Much media debate has focused on the introduction of a ‘citizen’s inheritance’ payment of £10,000 for all 25-year-olds, ‘a restricted-use asset endowment to all young adults to support skills, entrepreneurship, housing and pension saving’. This bizarre initiative reveals what low aspirations the proponents of ‘intergenerational equity’ policies have for our children. The big problem confronting young people is a combination of low wages and the spiralling costs of housing – whether buying or renting. This is due to the sluggish state of the economy, discussed by Phil Mullan elsewhere on spiked. Unless a serious attempt is made to tackle the structural causes of our economic malaise, young people will continue to be stuck in a miserable and infantilising situation of relying on handouts from the family or the state.
Yet what is the Intergenerational Commission’s great plan? Give young workers £10k in cash, by way of apology for the belief that things are only going to get worse. Then tell them that they should pour it into the same blackholes that have already taken them up to their ears in debt and eaten up their monthly income: the housing bubble, or the education-and-training bubble, or the bottomless pit of the pensions deficit.

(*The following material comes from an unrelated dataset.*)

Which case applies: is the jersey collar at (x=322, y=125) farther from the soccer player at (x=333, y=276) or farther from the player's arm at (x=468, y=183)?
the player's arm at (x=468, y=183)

At the same time as encouraging young people to swap their expectations of a decent working life for a welfare handout and a sentiment of generational grievance, the Intergenerational Commission proposes chipping away at the genuinely social provisions of the welfare state. The report’s other proposals include increasing ‘property-based contributions towards the cost of social care’ (a recycled version of the unpopular ‘dementia tax’ proposed by the Conservative Party’s 2017 election manifesto), and the introduction of a ‘£2.3 billion “NHS levy” via national insurance on the earnings of those above state pension age and limited national insurance on occupational pension income’. In other words: get old people to pay for their own health and social care, the burdensome parasites!
The idea that social-policy provision can be split up and billed to whichever group is currently directly affected by it is as nonsensical as it is divisive. As the ‘dementia tax’ furore revealed, people’s lives and concerns across the generations are intertwined. Demanding money with menaces from old, sick people not only threatens them, but impacts upon the younger generations in their family. In any case, today’s young people are tomorrow’s pensioners: in the longer term, they will be the most profoundly affected by policies that, as the Guardian put it when welcoming the Intergenerational Commission’s proposals, ‘reshape the burden of taxation in favour of the young and at the expense of many of the old’.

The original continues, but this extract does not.